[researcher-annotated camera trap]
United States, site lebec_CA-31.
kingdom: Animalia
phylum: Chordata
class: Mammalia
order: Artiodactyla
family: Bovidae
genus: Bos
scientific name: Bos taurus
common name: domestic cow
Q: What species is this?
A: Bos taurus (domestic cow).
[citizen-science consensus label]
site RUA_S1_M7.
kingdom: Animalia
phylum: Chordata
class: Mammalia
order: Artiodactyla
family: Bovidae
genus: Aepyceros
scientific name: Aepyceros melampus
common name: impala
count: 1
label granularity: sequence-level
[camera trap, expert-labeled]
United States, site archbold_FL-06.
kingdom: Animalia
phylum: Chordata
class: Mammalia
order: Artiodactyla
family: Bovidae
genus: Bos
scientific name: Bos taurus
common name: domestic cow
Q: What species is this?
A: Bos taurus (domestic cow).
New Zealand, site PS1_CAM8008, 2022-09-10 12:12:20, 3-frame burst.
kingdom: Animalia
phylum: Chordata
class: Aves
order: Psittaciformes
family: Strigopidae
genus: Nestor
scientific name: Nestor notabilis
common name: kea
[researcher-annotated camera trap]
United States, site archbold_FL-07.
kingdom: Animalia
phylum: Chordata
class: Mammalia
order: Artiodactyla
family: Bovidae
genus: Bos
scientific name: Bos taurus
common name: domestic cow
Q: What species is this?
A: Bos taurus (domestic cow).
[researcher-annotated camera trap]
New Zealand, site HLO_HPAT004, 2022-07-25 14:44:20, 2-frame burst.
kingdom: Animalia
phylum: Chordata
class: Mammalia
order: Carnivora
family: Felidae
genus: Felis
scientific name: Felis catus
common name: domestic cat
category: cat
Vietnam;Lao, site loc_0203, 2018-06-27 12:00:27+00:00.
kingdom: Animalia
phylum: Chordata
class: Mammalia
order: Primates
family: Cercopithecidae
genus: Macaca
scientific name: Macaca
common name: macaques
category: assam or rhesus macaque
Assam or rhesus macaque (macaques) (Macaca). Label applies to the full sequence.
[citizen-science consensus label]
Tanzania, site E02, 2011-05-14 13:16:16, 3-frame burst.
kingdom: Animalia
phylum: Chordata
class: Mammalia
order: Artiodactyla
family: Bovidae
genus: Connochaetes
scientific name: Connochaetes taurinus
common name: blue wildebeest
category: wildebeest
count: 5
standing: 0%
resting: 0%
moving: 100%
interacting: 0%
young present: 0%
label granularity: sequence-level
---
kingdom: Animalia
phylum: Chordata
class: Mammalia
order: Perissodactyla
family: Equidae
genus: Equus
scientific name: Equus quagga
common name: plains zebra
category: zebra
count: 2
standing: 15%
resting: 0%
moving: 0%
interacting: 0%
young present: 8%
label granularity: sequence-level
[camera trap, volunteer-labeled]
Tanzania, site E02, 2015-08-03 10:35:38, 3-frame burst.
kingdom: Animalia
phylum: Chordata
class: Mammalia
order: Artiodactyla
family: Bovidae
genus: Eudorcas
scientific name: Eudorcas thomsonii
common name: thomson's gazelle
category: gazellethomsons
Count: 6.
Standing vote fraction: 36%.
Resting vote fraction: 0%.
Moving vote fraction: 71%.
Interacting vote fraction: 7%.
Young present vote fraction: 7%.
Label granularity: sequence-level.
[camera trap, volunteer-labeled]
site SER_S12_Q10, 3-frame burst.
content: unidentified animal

=-=-=

Copy all of the data above, character for character.

* _ANSWER SPACE_
[researcher-annotated camera trap]
United States, site lebec_CA-31.
kingdom: Animalia
phylum: Chordata
class: Mammalia
order: Artiodactyla
family: Bovidae
genus: Bos
scientific name: Bos taurus
common name: domestic cow
Q: What species is this?
A: Bos taurus (domestic cow).
[citizen-science consensus label]
site RUA_S1_M7.
kingdom: Animalia
phylum: Chordata
class: Mammalia
order: Artiodactyla
family: Bovidae
genus: Aepyceros
scientific name: Aepyceros melampus
common name: impala
count: 1
label granularity: sequence-level
[camera trap, expert-labeled]
United States, site archbold_FL-06.
kingdom: Animalia
phylum: Chordata
class: Mammalia
order: Artiodactyla
family: Bovidae
genus: Bos
scientific name: Bos taurus
common name: domestic cow
Q: What species is this?
A: Bos taurus (domestic cow).
New Zealand, site PS1_CAM8008, 2022-09-10 12:12:20, 3-frame burst.
kingdom: Animalia
phylum: Chordata
class: Aves
order: Psittaciformes
family: Strigopidae
genus: Nestor
scientific name: Nestor notabilis
common name: kea
[researcher-annotated camera trap]
United States, site archbold_FL-07.
kingdom: Animalia
phylum: Chordata
class: Mammalia
order: Artiodactyla
family: Bovidae
genus: Bos
scientific name: Bos taurus
common name: domestic cow
Q: What species is this?
A: Bos taurus (domestic cow).
[researcher-annotated camera trap]
New Zealand, site HLO_HPAT004, 2022-07-25 14:44:20, 2-frame burst.
kingdom: Animalia
phylum: Chordata
class: Mammalia
order: Carnivora
family: Felidae
genus: Felis
scientific name: Felis catus
common name: domestic cat
category: cat
Vietnam;Lao, site loc_0203, 2018-06-27 12:00:27+00:00.
kingdom: Animalia
phylum: Chordata
class: Mammalia
order: Primates
family: Cercopithecidae
genus: Macaca
scientific name: Macaca
common name: macaques
category: assam or rhesus macaque
Assam or rhesus macaque (macaques) (Macaca). Label applies to the full sequence.
[citizen-science consensus label]
Tanzania, site E02, 2011-05-14 13:16:16, 3-frame burst.
kingdom: Animalia
phylum: Chordata
class: Mammalia
order: Artiodactyla
family: Bovidae
genus: Connochaetes
scientific name: Connochaetes taurinus
common name: blue wildebeest
category: wildebeest
count: 5
standing: 0%
resting: 0%
moving: 100%
interacting: 0%
young present: 0%
label granularity: sequence-level
---
kingdom: Animalia
phylum: Chordata
class: Mammalia
order: Perissodactyla
family: Equidae
genus: Equus
scientific name: Equus quagga
common name: plains zebra
category: zebra
count: 2
standing: 15%
resting: 0%
moving: 0%
interacting: 0%
young present: 8%
label granularity: sequence-level
[camera trap, volunteer-labeled]
Tanzania, site E02, 2015-08-03 10:35:38, 3-frame burst.
kingdom: Animalia
phylum: Chordata
class: Mammalia
order: Artiodactyla
family: Bovidae
genus: Eudorcas
scientific name: Eudorcas thomsonii
common name: thomson's gazelle
category: gazellethomsons
Count: 6.
Standing vote fraction: 36%.
Resting vote fraction: 0%.
Moving vote fraction: 71%.
Interacting vote fraction: 7%.
Young present vote fraction: 7%.
Label granularity: sequence-level.
[camera trap, volunteer-labeled]
site SER_S12_Q10, 3-frame burst.
content: unidentified animal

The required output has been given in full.